Scene-based reasoning records
## START
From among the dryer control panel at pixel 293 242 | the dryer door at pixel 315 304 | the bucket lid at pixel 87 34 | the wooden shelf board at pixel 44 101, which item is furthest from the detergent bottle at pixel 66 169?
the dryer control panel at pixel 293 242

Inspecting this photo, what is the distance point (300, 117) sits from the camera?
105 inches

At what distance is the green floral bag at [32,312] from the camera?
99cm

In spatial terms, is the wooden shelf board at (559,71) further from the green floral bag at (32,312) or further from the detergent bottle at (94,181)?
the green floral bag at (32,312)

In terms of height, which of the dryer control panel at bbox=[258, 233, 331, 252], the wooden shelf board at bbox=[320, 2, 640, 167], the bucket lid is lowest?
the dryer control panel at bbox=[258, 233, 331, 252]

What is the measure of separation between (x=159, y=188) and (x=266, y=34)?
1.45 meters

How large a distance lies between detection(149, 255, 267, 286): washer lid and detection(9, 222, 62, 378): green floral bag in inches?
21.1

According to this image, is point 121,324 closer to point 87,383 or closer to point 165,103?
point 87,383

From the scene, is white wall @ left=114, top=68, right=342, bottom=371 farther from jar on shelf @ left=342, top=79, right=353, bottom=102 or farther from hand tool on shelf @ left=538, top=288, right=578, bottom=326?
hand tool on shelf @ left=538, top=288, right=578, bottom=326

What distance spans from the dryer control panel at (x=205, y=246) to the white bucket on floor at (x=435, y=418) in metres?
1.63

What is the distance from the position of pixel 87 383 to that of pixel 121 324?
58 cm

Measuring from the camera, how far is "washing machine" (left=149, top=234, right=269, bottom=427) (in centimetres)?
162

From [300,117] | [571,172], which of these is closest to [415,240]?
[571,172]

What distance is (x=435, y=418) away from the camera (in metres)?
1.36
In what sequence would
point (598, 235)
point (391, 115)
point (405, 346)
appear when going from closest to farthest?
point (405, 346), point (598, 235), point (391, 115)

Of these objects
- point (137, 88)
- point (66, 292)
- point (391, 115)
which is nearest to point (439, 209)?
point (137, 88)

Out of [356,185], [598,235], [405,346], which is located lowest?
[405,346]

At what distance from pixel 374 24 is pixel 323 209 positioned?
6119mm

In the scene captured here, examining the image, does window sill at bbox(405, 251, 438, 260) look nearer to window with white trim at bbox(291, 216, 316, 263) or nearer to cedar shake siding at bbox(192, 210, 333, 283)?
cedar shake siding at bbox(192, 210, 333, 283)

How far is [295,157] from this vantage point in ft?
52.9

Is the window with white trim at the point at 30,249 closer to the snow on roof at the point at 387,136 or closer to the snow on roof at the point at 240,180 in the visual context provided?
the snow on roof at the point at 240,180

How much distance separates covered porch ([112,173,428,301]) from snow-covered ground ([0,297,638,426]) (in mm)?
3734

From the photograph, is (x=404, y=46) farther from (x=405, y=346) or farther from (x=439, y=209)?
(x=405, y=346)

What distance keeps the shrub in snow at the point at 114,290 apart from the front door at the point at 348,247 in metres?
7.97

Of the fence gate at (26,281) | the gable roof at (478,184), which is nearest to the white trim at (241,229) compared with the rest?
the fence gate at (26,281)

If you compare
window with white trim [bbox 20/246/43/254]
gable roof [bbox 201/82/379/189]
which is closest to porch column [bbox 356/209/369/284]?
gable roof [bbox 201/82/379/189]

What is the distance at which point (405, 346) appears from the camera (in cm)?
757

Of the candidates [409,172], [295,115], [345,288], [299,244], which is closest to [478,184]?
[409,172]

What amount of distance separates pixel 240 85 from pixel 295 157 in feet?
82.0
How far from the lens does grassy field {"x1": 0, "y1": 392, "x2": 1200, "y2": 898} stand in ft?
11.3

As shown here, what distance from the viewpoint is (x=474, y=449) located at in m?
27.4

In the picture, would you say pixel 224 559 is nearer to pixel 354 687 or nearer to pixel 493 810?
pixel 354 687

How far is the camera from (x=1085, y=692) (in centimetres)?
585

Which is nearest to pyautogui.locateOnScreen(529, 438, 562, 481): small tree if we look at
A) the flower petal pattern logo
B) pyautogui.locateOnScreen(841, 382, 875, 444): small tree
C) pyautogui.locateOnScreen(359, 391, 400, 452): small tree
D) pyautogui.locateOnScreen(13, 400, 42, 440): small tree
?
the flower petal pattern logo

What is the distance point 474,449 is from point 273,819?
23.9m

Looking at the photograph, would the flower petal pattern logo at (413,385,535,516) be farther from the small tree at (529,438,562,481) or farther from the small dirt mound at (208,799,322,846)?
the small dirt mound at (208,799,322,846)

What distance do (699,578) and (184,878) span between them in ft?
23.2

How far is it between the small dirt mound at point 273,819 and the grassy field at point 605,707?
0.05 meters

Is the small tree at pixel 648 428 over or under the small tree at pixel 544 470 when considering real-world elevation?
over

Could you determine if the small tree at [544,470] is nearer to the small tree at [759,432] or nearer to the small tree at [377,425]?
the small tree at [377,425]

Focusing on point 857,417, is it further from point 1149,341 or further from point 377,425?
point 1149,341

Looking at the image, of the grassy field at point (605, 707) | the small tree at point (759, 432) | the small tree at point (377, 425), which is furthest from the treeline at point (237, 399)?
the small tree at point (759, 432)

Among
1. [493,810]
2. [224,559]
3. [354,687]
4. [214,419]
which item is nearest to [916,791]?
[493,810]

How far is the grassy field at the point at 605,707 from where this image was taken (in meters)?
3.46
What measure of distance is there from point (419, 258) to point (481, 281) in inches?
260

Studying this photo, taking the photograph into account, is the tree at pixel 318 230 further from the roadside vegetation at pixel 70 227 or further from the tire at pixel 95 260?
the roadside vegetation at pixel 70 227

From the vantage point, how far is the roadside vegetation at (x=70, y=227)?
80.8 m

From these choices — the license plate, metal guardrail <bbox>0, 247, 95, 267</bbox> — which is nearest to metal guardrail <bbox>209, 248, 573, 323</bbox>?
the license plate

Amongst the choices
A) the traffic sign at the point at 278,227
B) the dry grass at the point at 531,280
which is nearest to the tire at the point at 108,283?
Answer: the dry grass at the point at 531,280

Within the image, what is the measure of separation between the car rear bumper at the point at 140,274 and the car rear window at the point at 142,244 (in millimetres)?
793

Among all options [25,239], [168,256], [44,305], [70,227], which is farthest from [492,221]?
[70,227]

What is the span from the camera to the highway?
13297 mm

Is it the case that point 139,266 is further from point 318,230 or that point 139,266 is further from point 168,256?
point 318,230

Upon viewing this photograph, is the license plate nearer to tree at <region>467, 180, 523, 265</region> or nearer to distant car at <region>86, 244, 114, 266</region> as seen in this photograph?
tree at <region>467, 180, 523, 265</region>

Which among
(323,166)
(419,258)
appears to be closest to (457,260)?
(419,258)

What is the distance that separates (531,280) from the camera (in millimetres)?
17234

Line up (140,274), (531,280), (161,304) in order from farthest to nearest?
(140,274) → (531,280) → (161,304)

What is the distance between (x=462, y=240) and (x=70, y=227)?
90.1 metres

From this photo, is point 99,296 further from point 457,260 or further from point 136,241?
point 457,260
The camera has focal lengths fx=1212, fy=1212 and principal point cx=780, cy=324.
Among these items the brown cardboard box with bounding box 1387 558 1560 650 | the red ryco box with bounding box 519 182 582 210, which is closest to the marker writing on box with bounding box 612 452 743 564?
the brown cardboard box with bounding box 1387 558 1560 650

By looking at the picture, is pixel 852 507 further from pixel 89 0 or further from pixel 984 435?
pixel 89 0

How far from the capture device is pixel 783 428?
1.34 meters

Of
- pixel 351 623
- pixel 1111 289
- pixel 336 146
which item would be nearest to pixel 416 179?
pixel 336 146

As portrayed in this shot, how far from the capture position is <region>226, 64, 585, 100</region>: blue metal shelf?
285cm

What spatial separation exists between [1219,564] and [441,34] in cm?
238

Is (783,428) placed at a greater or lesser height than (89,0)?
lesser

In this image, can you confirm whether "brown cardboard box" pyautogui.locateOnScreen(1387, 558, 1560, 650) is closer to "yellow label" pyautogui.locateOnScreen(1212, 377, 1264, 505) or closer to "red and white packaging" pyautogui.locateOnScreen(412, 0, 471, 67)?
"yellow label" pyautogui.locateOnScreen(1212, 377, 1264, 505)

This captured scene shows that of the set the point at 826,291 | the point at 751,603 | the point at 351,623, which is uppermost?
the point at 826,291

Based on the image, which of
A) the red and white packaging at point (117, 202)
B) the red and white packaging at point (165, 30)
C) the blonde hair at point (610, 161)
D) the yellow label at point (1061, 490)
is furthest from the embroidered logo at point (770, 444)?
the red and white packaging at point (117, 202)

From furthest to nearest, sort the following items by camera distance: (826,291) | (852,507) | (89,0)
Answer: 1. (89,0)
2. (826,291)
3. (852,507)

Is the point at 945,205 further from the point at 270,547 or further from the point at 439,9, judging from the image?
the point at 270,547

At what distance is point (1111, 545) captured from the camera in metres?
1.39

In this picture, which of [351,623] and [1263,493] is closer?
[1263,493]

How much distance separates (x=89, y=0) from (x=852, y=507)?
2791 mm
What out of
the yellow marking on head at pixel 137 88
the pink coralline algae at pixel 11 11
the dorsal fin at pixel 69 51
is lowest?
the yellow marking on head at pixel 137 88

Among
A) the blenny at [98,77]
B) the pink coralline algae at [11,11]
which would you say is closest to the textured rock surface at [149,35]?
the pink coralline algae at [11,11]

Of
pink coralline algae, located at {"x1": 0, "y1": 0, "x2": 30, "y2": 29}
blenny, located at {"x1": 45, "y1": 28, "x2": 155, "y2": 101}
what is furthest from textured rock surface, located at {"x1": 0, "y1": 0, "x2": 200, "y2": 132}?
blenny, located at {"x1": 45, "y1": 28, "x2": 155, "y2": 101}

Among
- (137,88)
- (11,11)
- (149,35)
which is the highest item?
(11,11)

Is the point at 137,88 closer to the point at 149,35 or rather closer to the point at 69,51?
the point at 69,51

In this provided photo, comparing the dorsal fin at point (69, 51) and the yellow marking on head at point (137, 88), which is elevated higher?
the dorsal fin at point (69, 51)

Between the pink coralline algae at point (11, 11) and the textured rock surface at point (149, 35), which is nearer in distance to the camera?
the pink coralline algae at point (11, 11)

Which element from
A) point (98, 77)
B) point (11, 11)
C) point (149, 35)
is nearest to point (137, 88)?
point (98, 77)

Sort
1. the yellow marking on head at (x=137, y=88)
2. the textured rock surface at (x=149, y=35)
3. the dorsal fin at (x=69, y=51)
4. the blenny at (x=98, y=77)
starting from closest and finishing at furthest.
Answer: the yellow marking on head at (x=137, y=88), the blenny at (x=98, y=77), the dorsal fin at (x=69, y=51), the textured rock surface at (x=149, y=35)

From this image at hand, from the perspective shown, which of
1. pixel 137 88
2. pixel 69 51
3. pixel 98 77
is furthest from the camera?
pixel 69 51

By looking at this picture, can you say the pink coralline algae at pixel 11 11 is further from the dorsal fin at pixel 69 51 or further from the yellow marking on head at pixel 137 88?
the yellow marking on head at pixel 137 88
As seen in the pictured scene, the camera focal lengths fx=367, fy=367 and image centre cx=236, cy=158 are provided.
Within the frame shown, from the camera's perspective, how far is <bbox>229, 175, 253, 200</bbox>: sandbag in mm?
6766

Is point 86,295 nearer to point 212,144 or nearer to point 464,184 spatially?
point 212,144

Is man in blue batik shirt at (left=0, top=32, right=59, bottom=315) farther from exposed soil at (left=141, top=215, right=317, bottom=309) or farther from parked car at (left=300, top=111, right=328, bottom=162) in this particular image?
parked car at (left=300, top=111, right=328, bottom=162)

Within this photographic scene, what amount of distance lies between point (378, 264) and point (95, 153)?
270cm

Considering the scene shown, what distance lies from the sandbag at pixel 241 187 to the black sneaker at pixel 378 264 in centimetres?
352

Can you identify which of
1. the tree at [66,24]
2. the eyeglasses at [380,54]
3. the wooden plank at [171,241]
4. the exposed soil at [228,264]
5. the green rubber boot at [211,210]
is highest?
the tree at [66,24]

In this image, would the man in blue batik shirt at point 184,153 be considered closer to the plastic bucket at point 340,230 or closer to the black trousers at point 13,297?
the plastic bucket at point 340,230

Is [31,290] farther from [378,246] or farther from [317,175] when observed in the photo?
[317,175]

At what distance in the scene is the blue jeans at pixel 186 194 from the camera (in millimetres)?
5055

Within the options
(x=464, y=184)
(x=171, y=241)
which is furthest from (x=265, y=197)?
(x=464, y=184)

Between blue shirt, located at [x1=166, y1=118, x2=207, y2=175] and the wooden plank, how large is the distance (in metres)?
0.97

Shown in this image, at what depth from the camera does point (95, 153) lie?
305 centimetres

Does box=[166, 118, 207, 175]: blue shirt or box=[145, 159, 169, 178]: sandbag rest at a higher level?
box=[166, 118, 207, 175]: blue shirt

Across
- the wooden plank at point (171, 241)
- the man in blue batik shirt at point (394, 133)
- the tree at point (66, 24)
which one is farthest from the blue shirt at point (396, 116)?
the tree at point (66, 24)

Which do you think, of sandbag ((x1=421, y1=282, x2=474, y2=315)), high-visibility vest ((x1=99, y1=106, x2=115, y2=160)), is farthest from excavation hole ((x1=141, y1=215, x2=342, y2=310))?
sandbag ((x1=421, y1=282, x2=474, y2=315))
## END
* _EXERCISE AIM_
Transcribe exactly the line containing "Is point 86,295" and all remaining lines of the material, ending with the last one.

* _SOLVED PROBLEM_
Is point 86,295 nearer to point 212,144 or nearer to point 464,184 spatially?
point 212,144

Is man in blue batik shirt at (left=0, top=32, right=59, bottom=315) farther from exposed soil at (left=141, top=215, right=317, bottom=309) or farther from parked car at (left=300, top=111, right=328, bottom=162) in this particular image?
parked car at (left=300, top=111, right=328, bottom=162)

Within this photographic scene, what amount of distance lies between point (378, 264) and point (95, 153)?
270cm

Considering the scene shown, what distance lies from the sandbag at pixel 241 187 to the black sneaker at pixel 378 264 in centimetres?
352

Can you identify which of
1. the tree at [66,24]
2. the eyeglasses at [380,54]
3. the wooden plank at [171,241]
4. the exposed soil at [228,264]
5. the green rubber boot at [211,210]
is highest?
the tree at [66,24]

In this image, would the man in blue batik shirt at point 184,153 be considered closer to the plastic bucket at point 340,230 or closer to the black trousers at point 13,297?
the plastic bucket at point 340,230

Is [31,290] farther from [378,246] or farther from [317,175] when observed in the photo?
[317,175]

At what distance in the scene is the blue jeans at pixel 186 194 from the camera (in millimetres)?
5055

Within the options
(x=464, y=184)
(x=171, y=241)
which is furthest from (x=265, y=197)?
(x=464, y=184)

Between blue shirt, located at [x1=166, y1=118, x2=207, y2=175] and the wooden plank, how large is the distance (in metres)?
0.97

Shown in this image, at what depth from the camera does point (95, 153) lie?
305 centimetres

Does box=[166, 118, 207, 175]: blue shirt or box=[145, 159, 169, 178]: sandbag rest at a higher level?
box=[166, 118, 207, 175]: blue shirt

Across
- the wooden plank at point (171, 241)
- the man in blue batik shirt at point (394, 133)
- the tree at point (66, 24)
which one is farthest from the blue shirt at point (396, 116)?
the tree at point (66, 24)

Which do you think, of sandbag ((x1=421, y1=282, x2=474, y2=315)), high-visibility vest ((x1=99, y1=106, x2=115, y2=160)), is farthest from excavation hole ((x1=141, y1=215, x2=342, y2=310))?
sandbag ((x1=421, y1=282, x2=474, y2=315))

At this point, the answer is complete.